“There is something,” he continued, “that I wish to ask you. May I?”

She bit her lip, then laughed, her gray eyes searching his. “Ask it, Mr. Burleson, for if I lived a million years I’m perfectly certain I could never guess what you are going to say next.”

“It’s only this,” he said, with a worried look, “I don’t know your first name.”

“Why should you?” she demanded, amused, yet instinctively resentful. “I don’t know yours, either, Mr. Burleson—and I don’t even ask you.”

“Oh, I’ll tell you,” he said; “my name is only John William. Now will you tell me yours?”

She remained silent, coping with a candor that she had not met with since she went to parties in a muslin frock. She remembered one boy who had proposed elopement on ten minutes’ acquaintance. Burleson, somehow or other, reminded her of that boy.

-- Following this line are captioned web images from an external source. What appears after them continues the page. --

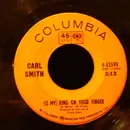 7inch Vinyl Single - Carl Smith - Sweet Temptation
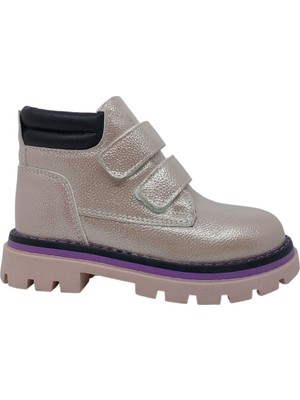 Zerhan 956 Bebek Kız Çocuk Pembe Cırtlı Bot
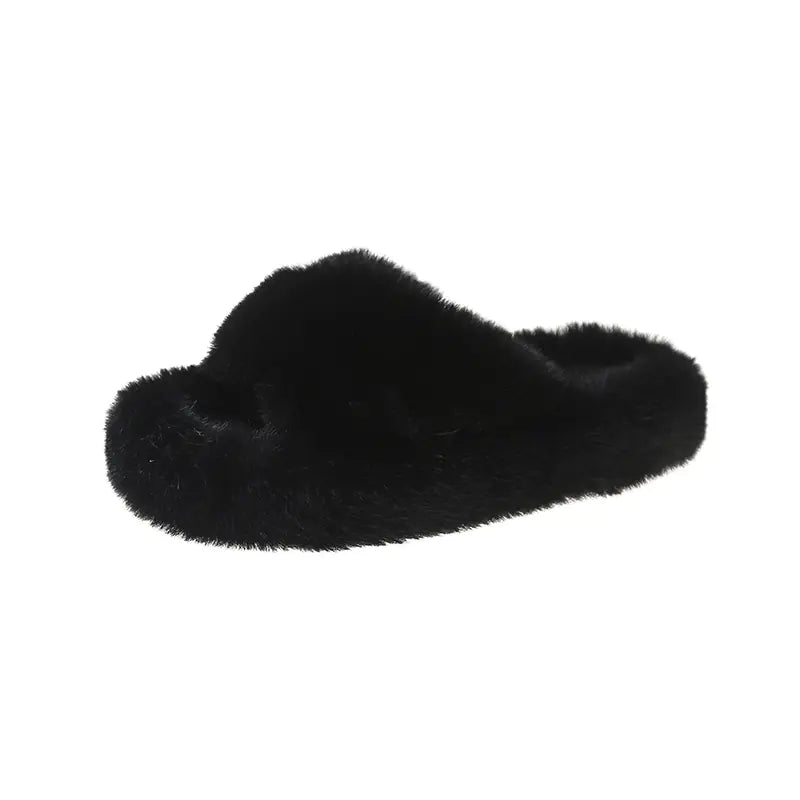 Women’s Thick-Sole Plush Slippers | Soft Indoor Winter Comfort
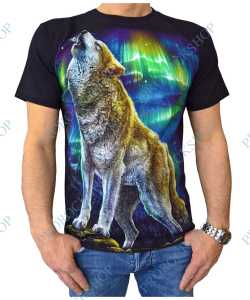 triko vlk - polární záře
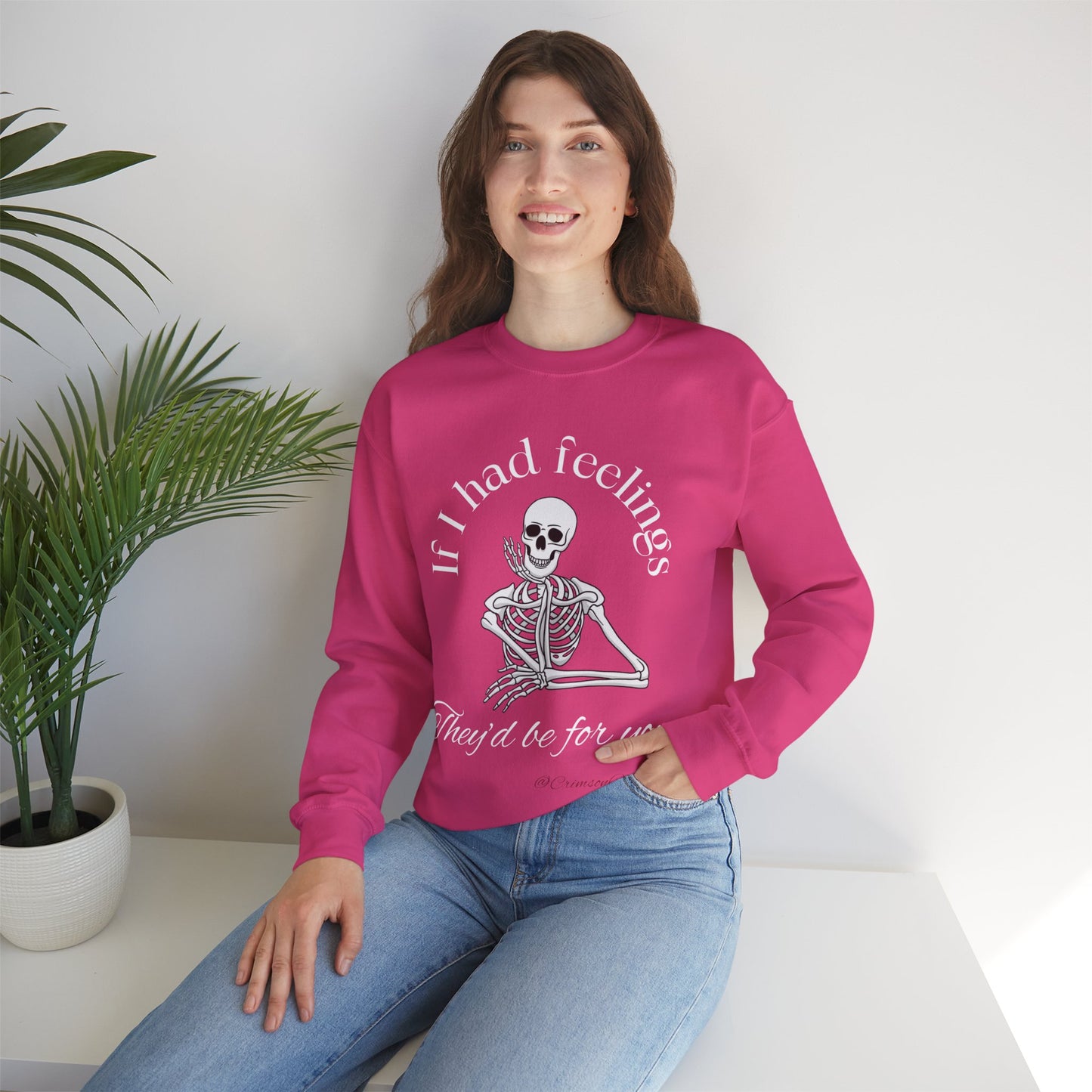Spooky Skeleton Feels Long Sleeve Shirt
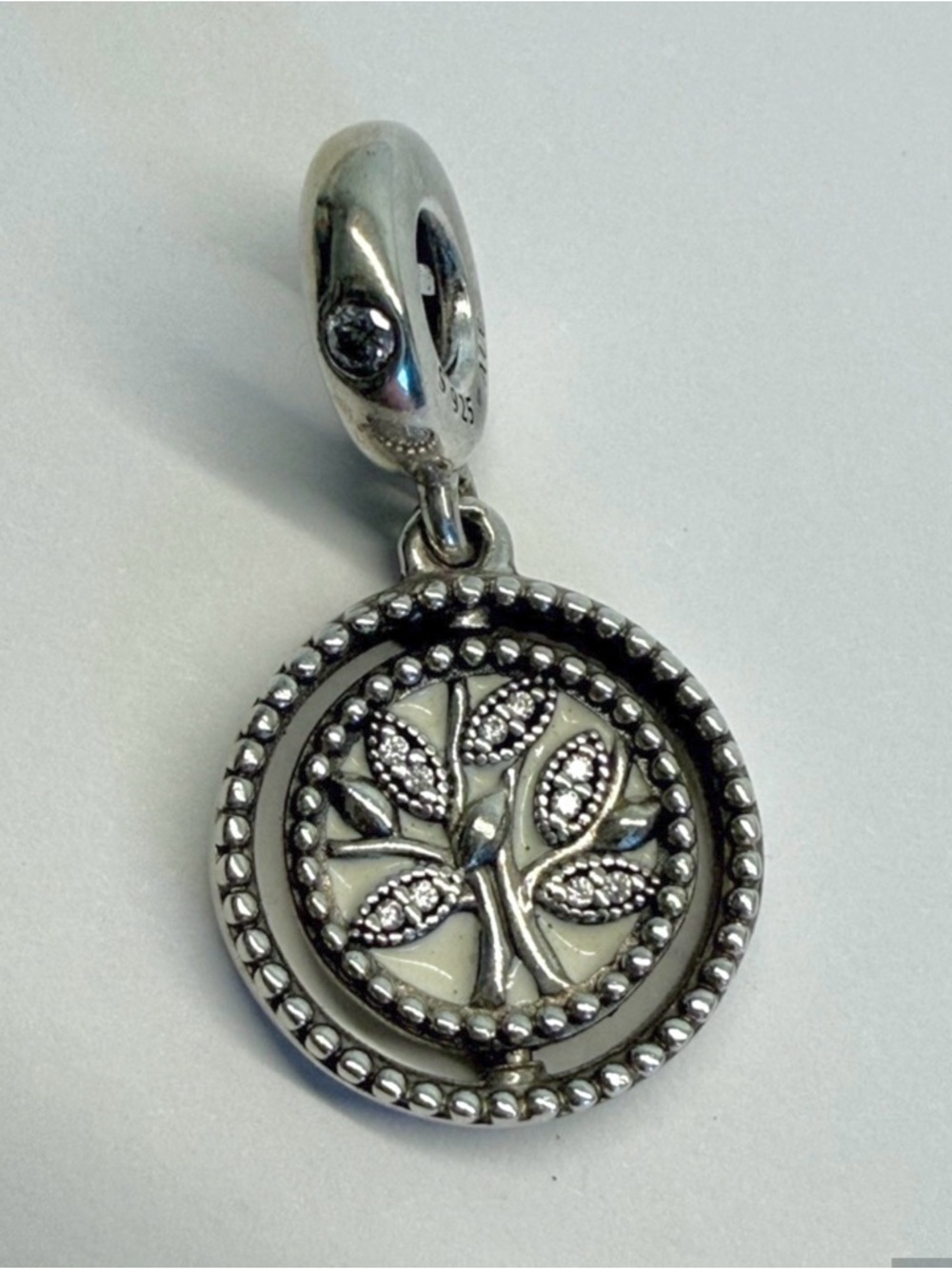 Pandora ALE 925 Family Circle of Love Dangle Charm Sterling Silver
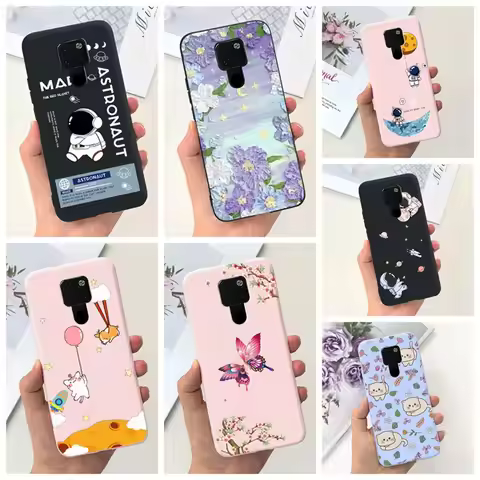 For Huawei Mate 20 6.53" Case Butterfly Luxury Flower Soft Silicone Cover For Huawei Mate20 HMA-L29 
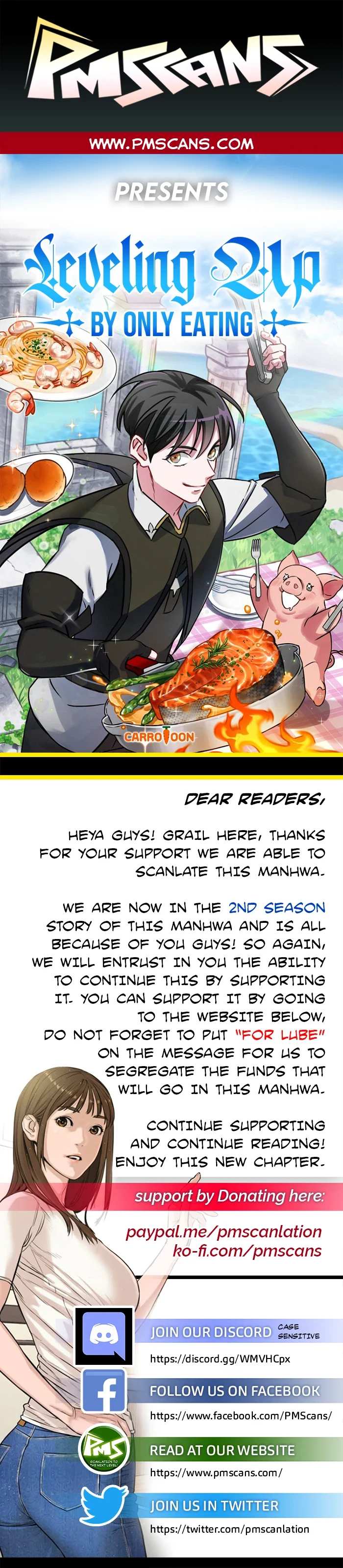 Leveling Up, By Only Eating! chapter 88 - page 1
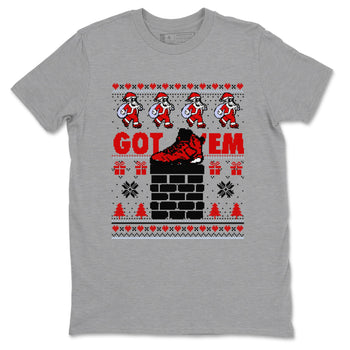 6s Toro Bravo shirts to match jordans Got'em Santa sneaker match tees Air Jordan 6 Toro Bravo match shoes to clothes SNRT Sneaker Tees unisex cotton Heather Grey 2 shirts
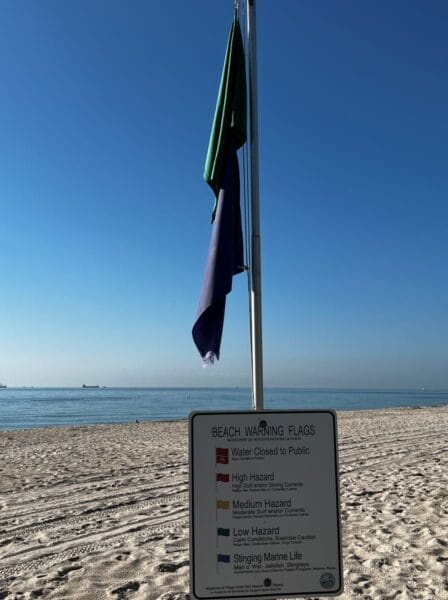 beach flag on Fort Lauderdale beach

“My name,” she said, carelessly, “is Constance.”

“I like that name,” said Burleson.

It was pretty nearly the last straw. Never had she been conscious of being so spontaneously, so unreasonably approved of since that wretched boy had suggested flight at her first party. She could not separate the memory of the innocent youth from Burleson; he was intensely like that boy; and she had liked the boy, too—liked him so much that in those ten heavenly minutes’ acquaintance she was half persuaded to consent—only there was nowhere to fly to, and before they could decide her nurse arrived.

“If you had not told me your first name,” said Burleson, “how could anybody make out a check to your order?”